Day 2 of dashboard week – we were tasked to use the PDF results from a 2019 Diamond League Athletics meet
This was going to be a tough day as we have never parsed data from a PDF file and been told it is a ‘fun’ task! We were given a blog to follow and the hints below….
- Use lots of Regex
- There are alternating table structures.
I was tasked with extracting the results from the Diamond League in Stockholm. The requirements were to gather at least the Name/Nationality/Year of Birth/Result and not use a PDF connector.
First I had to make sure we had the R package tools installed for Alteryx. The R package pdftools can extract text from PDF. This allows us to include R code into our workflow.
My Alteryx Workflow –
There were quite a few tools involved to get the data in the format I wanted as each event had a different table structure. The first challenge was to be able to group each athlete to the event they competed in. To do this, I did a lot of filtering to get rid of excessive rows and then a multi-row formula tool. This assigned the event to each individual row, as seen below.

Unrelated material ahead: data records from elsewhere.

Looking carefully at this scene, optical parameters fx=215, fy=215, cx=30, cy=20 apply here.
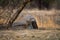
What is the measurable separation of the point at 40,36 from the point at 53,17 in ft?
12.7

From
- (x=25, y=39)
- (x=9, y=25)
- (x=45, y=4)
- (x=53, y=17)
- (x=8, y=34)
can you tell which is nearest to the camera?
(x=25, y=39)

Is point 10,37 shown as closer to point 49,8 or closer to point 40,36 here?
point 40,36

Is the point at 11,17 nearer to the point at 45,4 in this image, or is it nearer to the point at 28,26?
the point at 28,26

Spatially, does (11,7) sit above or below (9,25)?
above

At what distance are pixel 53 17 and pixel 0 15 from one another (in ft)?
9.28

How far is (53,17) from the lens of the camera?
6.80 metres

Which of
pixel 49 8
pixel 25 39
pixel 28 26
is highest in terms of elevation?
pixel 25 39

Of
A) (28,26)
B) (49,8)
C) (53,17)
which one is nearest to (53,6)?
(49,8)

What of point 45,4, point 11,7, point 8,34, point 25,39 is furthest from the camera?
point 45,4

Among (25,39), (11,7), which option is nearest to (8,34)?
(25,39)

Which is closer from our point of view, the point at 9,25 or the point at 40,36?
the point at 40,36

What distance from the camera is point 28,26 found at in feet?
14.0

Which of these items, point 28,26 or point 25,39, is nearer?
point 25,39

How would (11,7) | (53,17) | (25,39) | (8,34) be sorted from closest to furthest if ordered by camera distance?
(25,39)
(8,34)
(11,7)
(53,17)
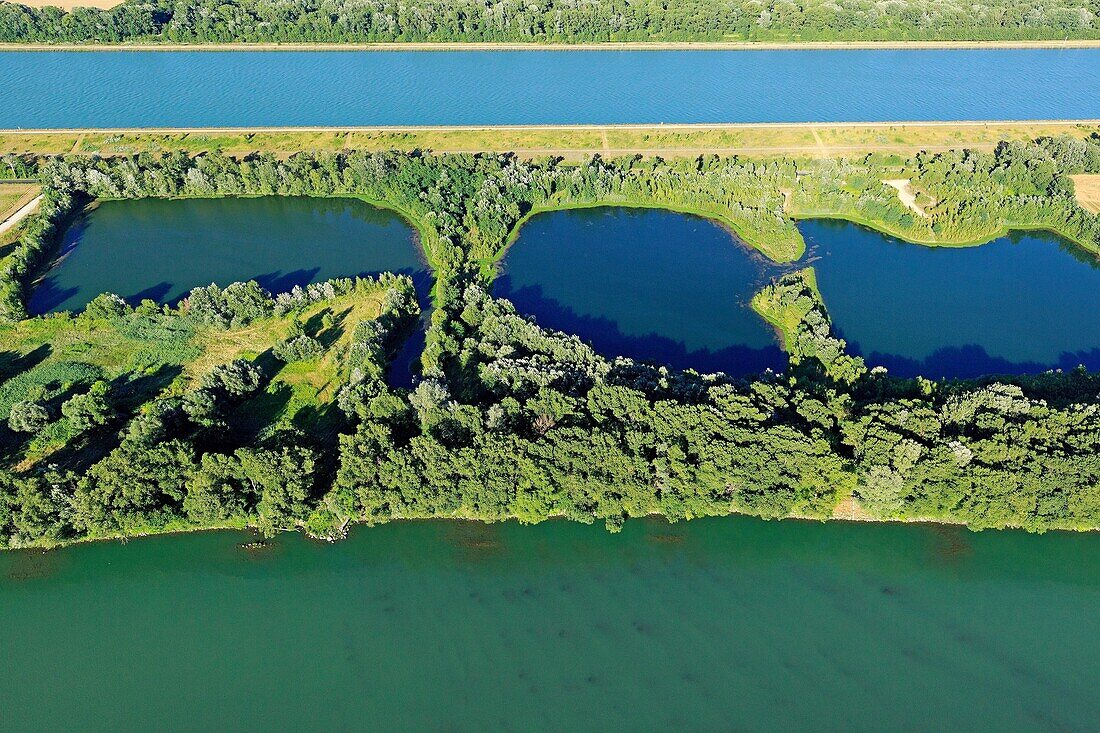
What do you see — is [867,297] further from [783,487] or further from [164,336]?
[164,336]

I then needed to ensure the data was all in the correct columns for each event. For example, some events there was a column ‘reaction time’ where as the others didn’t have this.
After some more cleansing I eventually got my output table! Success!
My Dashboard –
My final dashboard is quite simple again today! Unfortunately I found some issues with the format of the times in some events when I added my data to Tableau. It was a little too late in the day to go back into Alteryx to fix this but this is my dashboard from Day 2!